The BASF judgment appears to complete the clarification of the rules on the running of time for bringing damages claims in the CAT that began with the judgment in Emerson Electric Co and others v Morgan Crucible Company plc and others. In that ruling, the CAT clarified that the delay in the start of the running of time that is caused by lodging an appeal against a Commission infringement decision applies not just in relation to claims for damages against appellants, but also to claims for damages against infringers that have not appealed. This ruling was welcome as, had the CAT ruled differently, the result could have been to encourage the bringing of follow-on claims only against whistleblowers or immunity recipients, who typically do not appeal Commission infringement decisions – and the effect could have been to undermine the Commission’s leniency programme.
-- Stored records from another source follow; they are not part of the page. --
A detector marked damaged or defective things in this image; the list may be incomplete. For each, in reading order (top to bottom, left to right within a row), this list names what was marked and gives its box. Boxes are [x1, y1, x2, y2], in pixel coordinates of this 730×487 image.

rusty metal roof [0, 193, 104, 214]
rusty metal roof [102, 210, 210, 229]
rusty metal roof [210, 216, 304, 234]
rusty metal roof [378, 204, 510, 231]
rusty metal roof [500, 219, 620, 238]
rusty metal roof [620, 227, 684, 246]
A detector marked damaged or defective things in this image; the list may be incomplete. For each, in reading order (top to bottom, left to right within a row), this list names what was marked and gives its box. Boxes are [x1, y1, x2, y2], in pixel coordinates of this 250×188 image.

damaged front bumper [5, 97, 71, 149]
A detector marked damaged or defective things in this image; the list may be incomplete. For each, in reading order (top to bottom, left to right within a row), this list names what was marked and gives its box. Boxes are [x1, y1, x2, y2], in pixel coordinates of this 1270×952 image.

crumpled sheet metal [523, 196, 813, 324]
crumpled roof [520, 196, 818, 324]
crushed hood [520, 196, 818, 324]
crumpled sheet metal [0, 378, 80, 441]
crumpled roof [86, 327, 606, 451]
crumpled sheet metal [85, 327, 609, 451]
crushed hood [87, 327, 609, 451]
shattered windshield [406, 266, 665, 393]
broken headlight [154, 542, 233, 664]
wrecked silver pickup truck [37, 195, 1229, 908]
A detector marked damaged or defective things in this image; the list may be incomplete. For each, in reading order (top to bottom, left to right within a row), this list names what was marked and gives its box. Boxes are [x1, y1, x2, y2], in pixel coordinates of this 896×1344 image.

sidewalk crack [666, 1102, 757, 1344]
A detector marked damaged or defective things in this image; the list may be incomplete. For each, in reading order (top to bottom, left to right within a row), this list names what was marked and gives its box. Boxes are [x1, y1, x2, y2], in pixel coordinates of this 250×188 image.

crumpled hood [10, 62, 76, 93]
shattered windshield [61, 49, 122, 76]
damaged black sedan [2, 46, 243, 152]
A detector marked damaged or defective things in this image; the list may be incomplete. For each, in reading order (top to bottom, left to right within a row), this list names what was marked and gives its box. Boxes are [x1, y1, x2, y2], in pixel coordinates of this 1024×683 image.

The BASF ruling clarifies that this delay in the running of time applies irrespective of the scope of the appeal in question. Claimants can therefore assume that CAT proceedings will have to wait in most cases until appeal proceedings in Luxembourg (for example) have run their course. They will not be at risk of time bar in the meantime.

The CAT pointed out, however, that it remains open to claimants to come before the CAT and argue that permission should be granted to bring their follow-on claims before final determination of the appeal. This was what happened in Emerson. In those proceedings, permission was granted to bring proceedings against the whistle-blower before the appeals by the other infringers had been determined because the whistle-blower had a history of destroying documents. Allowing proceedings against the whistle-blower to commence facilitated the preservation of documents. Permission was, however, refused in relation to the other infringers.

In response to the suggestion that this interpretation would cause unnecessary delay in the filing of follow-on claims, the CAT in BASF also pointed out that claimants are, in any event, entitled to bring actions for damages before the ordinary courts at any stage, with or without the benefit of an infringement decision. Although this is clearly correct, it seems likely that the ordinary courts will take a similar approach to allowing follow-on claims to proceed pending the determination of European appeals. In other words, those proceedings are likely to be stayed at some stage pending the determination of the Luxembourg appeals.

The result of these rulings is that it is likely to be many years after the adoption of an infringement decision before follow-on claims are brought or determined. This will postpone for cartelists the ability to ‘close the door’ on past misconduct and require assessment of potential exposure to damages for longer than might otherwise have been the case.